Algorithm & blues: Dal prof's songwriting showcases the math behind the music

- July 23, 2024

Dal Mathematics and Statistics Professor Jason Brown. (File photo: Danny Abriel)

What do you need to make a hit song? It's all in the numbers, according to a Dal mathematician who created a pop song using fractals, the Cantor set and all things mathy.

When musician Chuck Berry used to bop across a stage doing his signature duck walk, most people marvelled at his ability to move so smoothly while strumming on a guitar strapped to his back.

Jason Brown, however, saw in Berry's rhythmic moves a love of the mathematics in the music and the specific patterns on which it was based.

"I was trying to figure out what he was doing, and realized he was doing these patterns of threes against the patterns of fours," says Dr. Brown, a professor and chair of the Department of Mathematics and Statistics at Dal.

"Berry found it so cool — even though he didn't know what the mathematics was — that he would do his duck walk and go across the stage because the mathematics moved him emotionally!"

For Dr. Brown — an avid musician and songwriter himself — math is essential to the composition of both lyrics and music, yet isn't widely recognized as a critical ingredient in the song-writing process.

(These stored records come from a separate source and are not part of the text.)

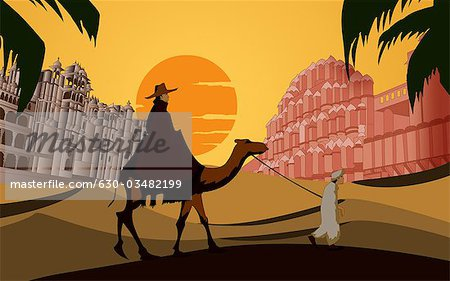 Tourist riding a camel in front a palace, Hawa Mahal, Jaipur, Rajasthan, India Stock Photo - Premium Royalty-Free, Image code: 630-03482199
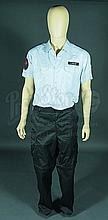 IS092 - Iron Sky - USS George W Bush Spaceship Crew Costume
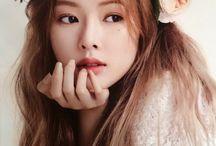 HyunA 김현아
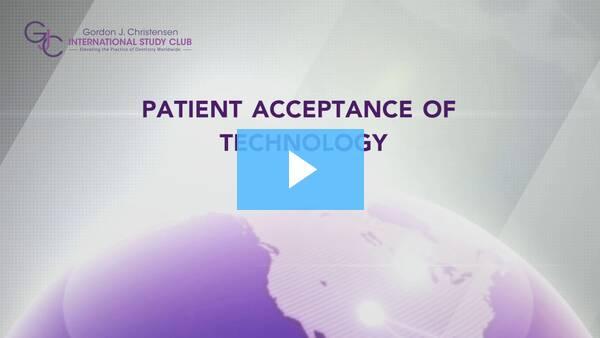 Q195 Patient acceptance of technology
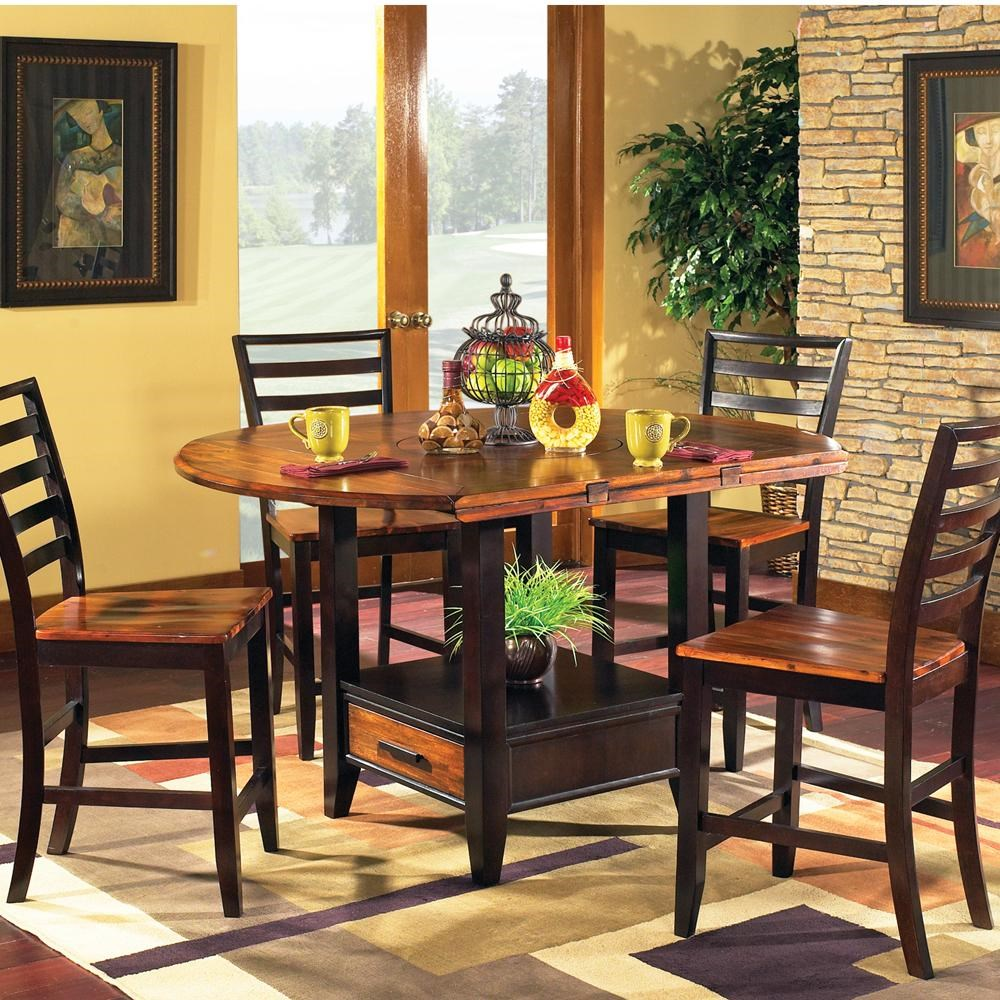 5-Piece Gathering Table Set with Storage Base and Drop Leaves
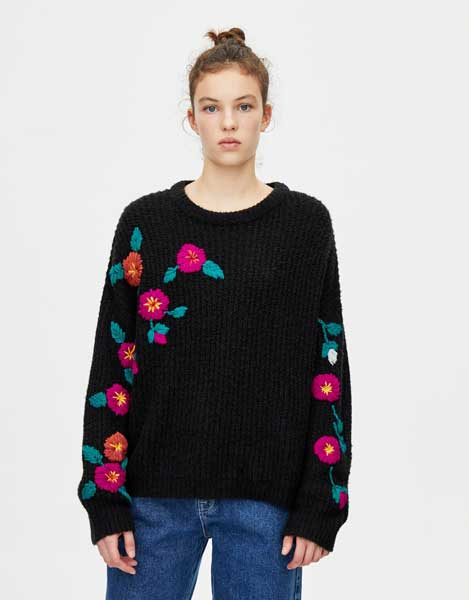 Sweater Wanita Terbaru - Floral Embroidery Sweater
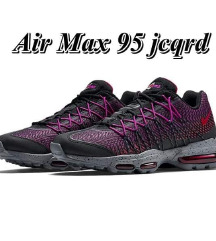 ▂ ▃ ▅ ▆ █ AIR MAX JCQRD █ ▆ ▅ ▃ ▂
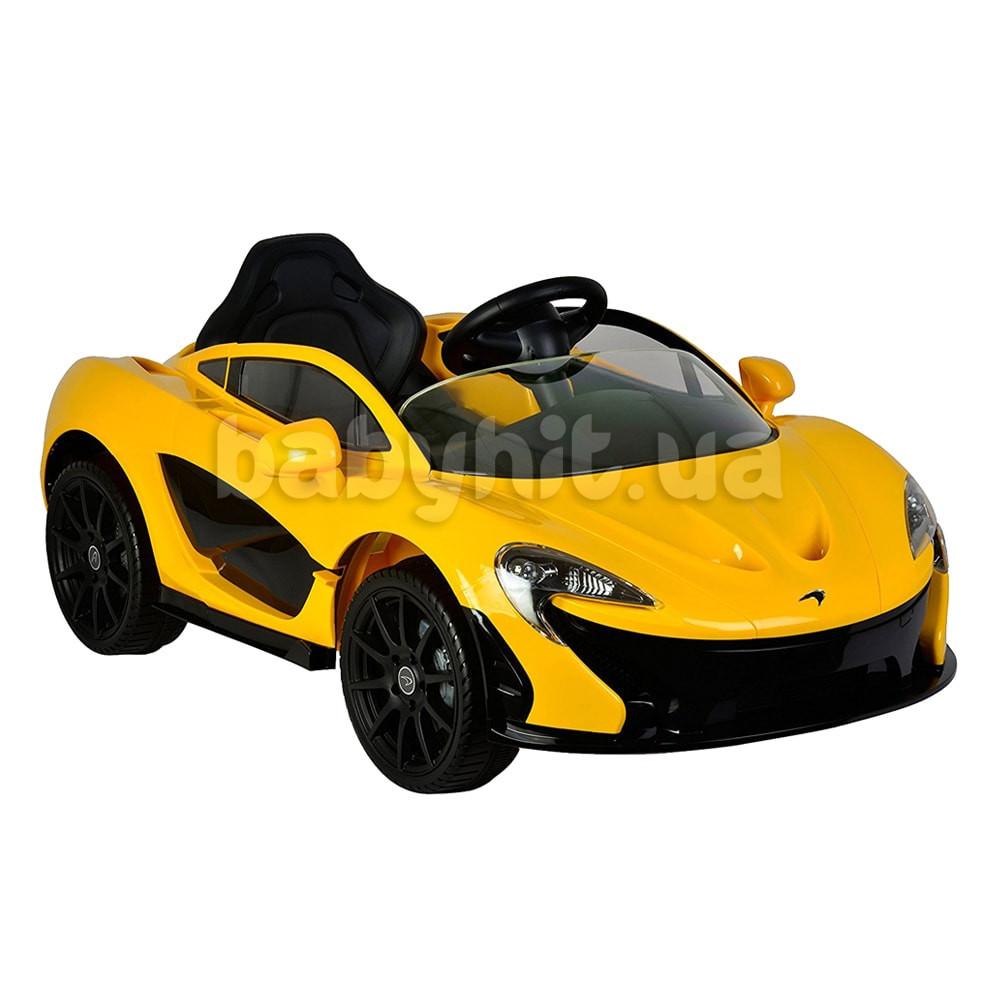 Детский электромобиль McLaren желтый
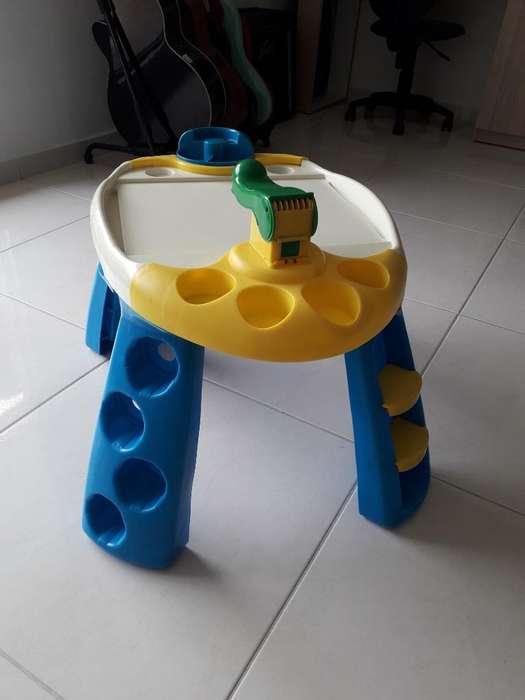 Mesa para Plastilina Playdoh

So, he and a colleague at the University of Texas set out to compose a pop song inspired by and based on mathematics. He and co-writer Lawrence Lesser were intent on creating a piece of music that could stand alone as a pop song and be appreciated without people being conscious of any of the underlying mathematics that went into the process.

Cue the composition

The result is “One More Part of Me”, a folk-rock song about losing one's identity in a relationship that runs 4:53 and is based on mathematics — both musically and lyrically. They are presenting the song at the international Bridges conference in Virginia next month, along with a paper outlining their methods.

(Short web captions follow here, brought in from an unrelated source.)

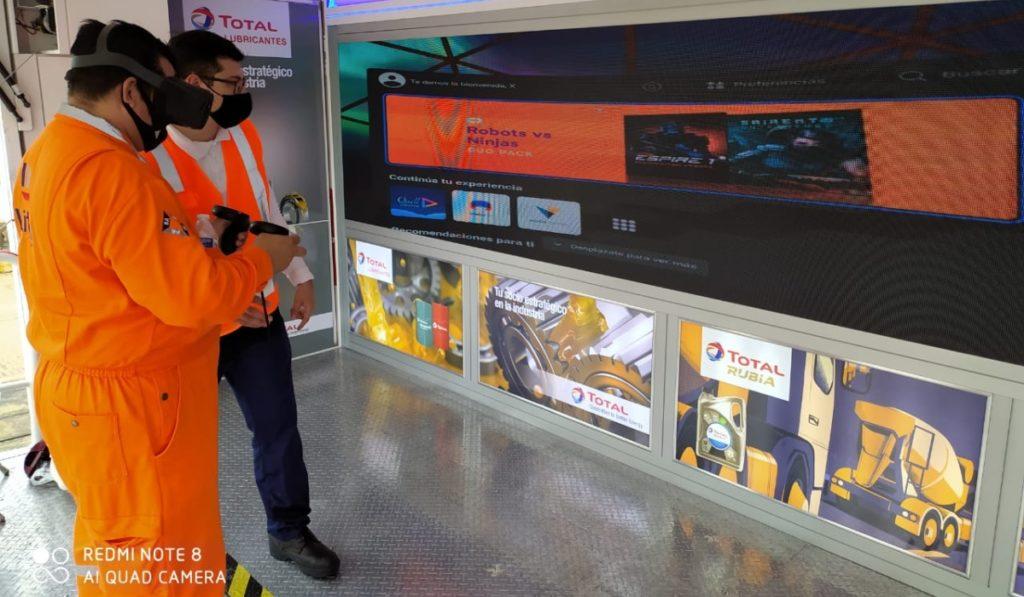 Total-Energies-Truck-virtual-1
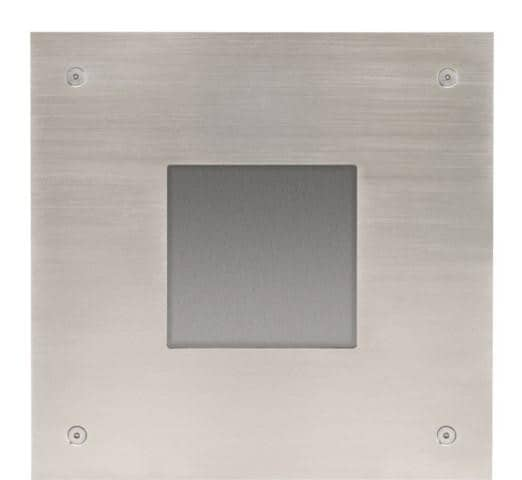 Niko Access Control Front Plate 10-351 Brushed stainless steel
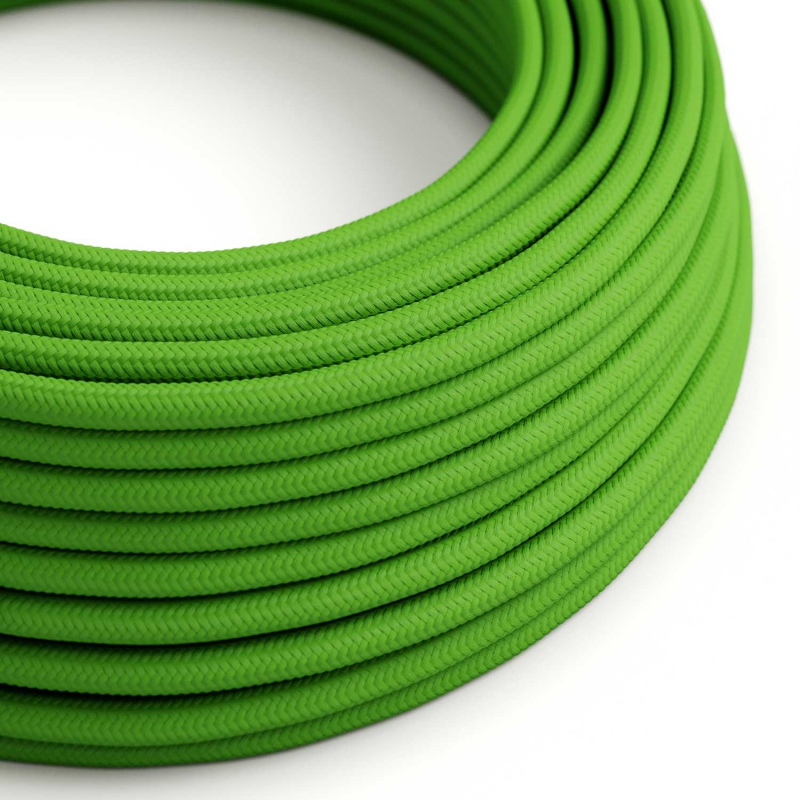 RM18 Green Lime Round Rayon Electrical Fabric Cloth Cord Cable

The pair started by discussing what mathematical concepts might form a basis for the lyrical content of the song. They settled on fractals, which are mathematical shapes that are infinitely complex and can repeat forever. They also used the Cantor set. Dr. Brown describes the Cantor set as a very abstract thing known to mathematicians in which you take all the numbers between 0 and 1 and cut out the middle parts. You're left with smaller intervals and for each of those smaller intervals you keep cutting out the middle thirds. In the end you're left with infinitely many points that survive the cuttings and yet they cover no area.

Underlying mathematical metaphor

"This could be a metaphor for a relationship when someone loses more and more of themselves into a relationship," says Dr. Brown, who sings and plays everything but the drums on the song.

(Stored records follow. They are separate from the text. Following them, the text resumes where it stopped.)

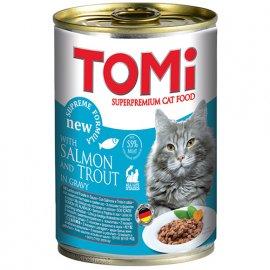 TOMi Salmon+trout консервы для кошек - кусочки в соусе ЛОСОСЬ и ФОРЕЛЬ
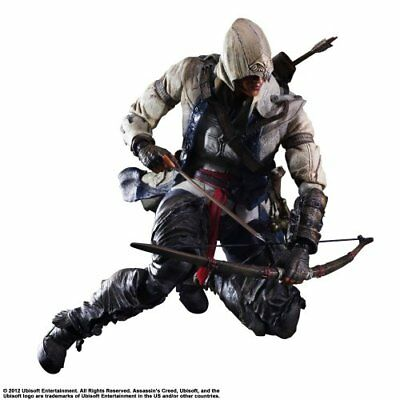 Assassin's Creed 3 Play Arts Kai Actionfigur Conner (Japan Import)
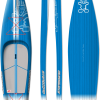 Starboard_sup_11-6x29-5_Touring_Carbon
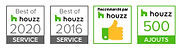 badges_houzz.jpg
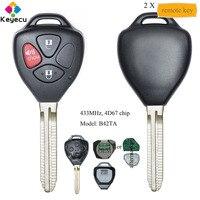 Keyecu Paar Afstandsbediening Auto Sleutel Met 3 Knoppen & 433 Mhz & 4D67 Chip-Fob Voor Toyota Hilux 2005 2006 2007 2008 Mdl: b42TA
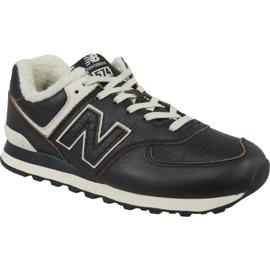New Balance Uudet Balance M ML574WNE kengät ruskea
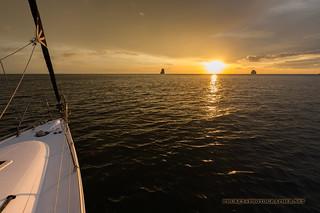 Sunset at yacht    XOKA7891S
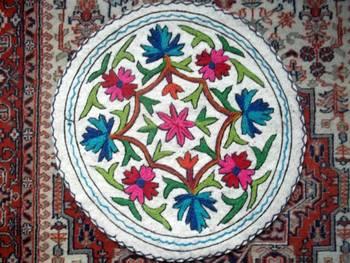 namdha rug round 2 feet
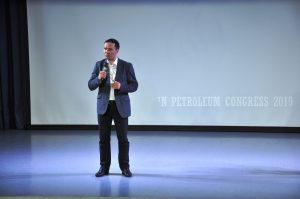 Директор ИГиН Алексей Портнягин
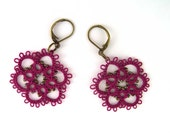 Tatted Lace Earrings, Tatting Jewelry, Victorian Lace Earrings, Floral Earrings, Tatted Lace Jewelry, Leverback Earrings, Ready to Ship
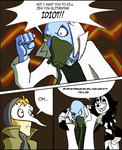 Creeps - pg.35 by FungalZombieX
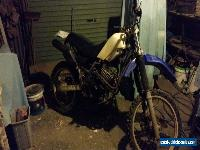 Yamaha tt350, 4 stroke motorbike, 1996  for Sale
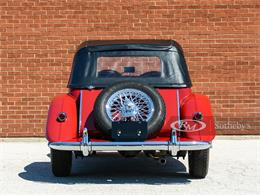 1954 MG TF (CC-1377066) for sale in Monterey, California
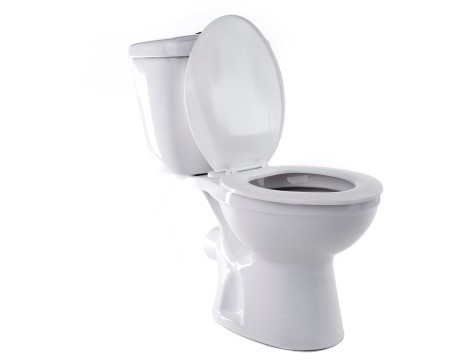 Toilet「toilet isolated」:スマホ壁紙(5)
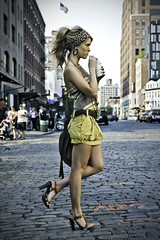 Waiting for a cab (Rekanyari) Tags: street summer musician woman sun newyork fashion magazine movement drink sweet pavement story artists singer editorial breeze narrative classy supershot abigfave cuteclothes 5d365 caughtbysupriseeditorialfashionlaehpapierdollmusic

The song also uses words that reflect mathematical ideas. For example, lightening is another example of a fractal and that word appears in the bridge of the song.

"These things are small references that came to us because we had the underlying mathematical metaphor and we knew the properties of it, but if you're a listener you would think that's just a part of the lyrics."

Dr. Brown, a Beatles devotee who has written extensively about the band, says you can identify math in most songs. Led Zeppelin's "Rock and Roll," for example, is characterized bygroupings of three against background groupings of four, creating a sense of anticipation for listeners attuned to the song's pattern.

Most people are comfortable with the idea that music — from classical to jazz to rock to pop and everything in between — is a form of art. Yet when people wonder about the tools that can accentuate the aesthetics, the emotion or the connection between the lyrics and the music, they don't often settle on mathematics.

Part of the creative process

Dr. Brown wants to make clear that one of those tools may be found in the elegance of math.

But what about musicians? Do they think about math when writing songs?

"No! But their brain is mathematical. Any musician is mathematical even if they hated math, and I've gotten a lot of hate mail over the years when I say music is all about math. People think it takes all the creativity out and that mathematicsis simply like being an accountant. But it's an integral part of the creative process!"